Мы пили вино и вели непринужденный разговор. Беата мне нравилась. Она была умна, симпатична, хорошо воспитана, любознательна и непосредственна в общении.

- А вы не хотели бы изучить русский язык?

- Я знаю три языка: итальянский, французский и немецкий. Куда же больше! Если я начну изучать четвертый, то в моей бедной голове все перепутается. - Она весело засмеялась.

Джаз играл веселую мелодию, Беата загадочно улыбалась, а я пил сухое "Мартини".

- Что-то вы посматриваете в нашу сторону, молодой человек, - вдруг обратился ко мне бородатый старик. - Не знаете ли вы случайно русский язык? Если знаете, милости просим к нашему шалашу, будем рады.

- Идите, идите, поговорите с ними по-русски… Он вас как будто приглашает, - сказала Беата.

К Беате подсела ее подруга, и они стали довольно громко щебетать по-итальянски, энергично жестикулируя. Я встал и подошел к соседнему столику.

- Прошу, прошу, молодой человек, присаживайтесь! - любезно произнес бородач. - Вы - француз?

- Нет, я немец.

- О, это совсем хорошо! Я смогу узнать у вас последние новости, а то немецкие газеты что-то умалчивают.

- А что вас интересует?

- Прежде всего меня интересуют те легендарные победы, которые одерживают доблестные немецкие войска на Восточном фронте. Их, по-моему, становится все меньше и меньше. А вы не такого же мнения?

- Сейчас немецкие войска концентрируют значительные силы в Прибалтике. И собираются зажать русских в танковые клещи.

- А где вы так выучили русский язык? - улыбнулся старец.

- Учил, вот и выучил.

- Смею заметить, что вы в этой области весьма преуспели. Всех разговаривающих по-русски здесь в Женеве я знаю наперечет и могу сосчитать по пальцам, а вот вас вижу в первый раз.
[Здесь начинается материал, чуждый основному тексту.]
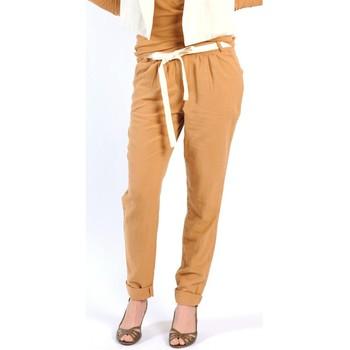 Abbigliamento Donna Pantaloni morbidi / Pantaloni alla zuava American Vintage PANTALON LEA139 CUMIN Giallo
Значит, вы, видимо, только что приехали?

- Да, я первый день в Женеве.

- Берлинец? - спросил второй собеседник.

- Да.

- Что-то Берлин редко стал заказывать мне манекены, поиздержался, что ли?

- Обеднел, бедняжка, - усмехнулся старик. - Или все деньги запрятал в швейцарские банки.

- Возможно, - сказал я. - Все возможно.

- А ну-ка, Петр Степанович, - обратился Сосновский к старику, - докажите мне еще раз вашу проницательность.

- Ради Бога!

- Скажите, о чем думает сейчас вон тот господин. - Сосновский указал на один из столиков, стоящих в стороне.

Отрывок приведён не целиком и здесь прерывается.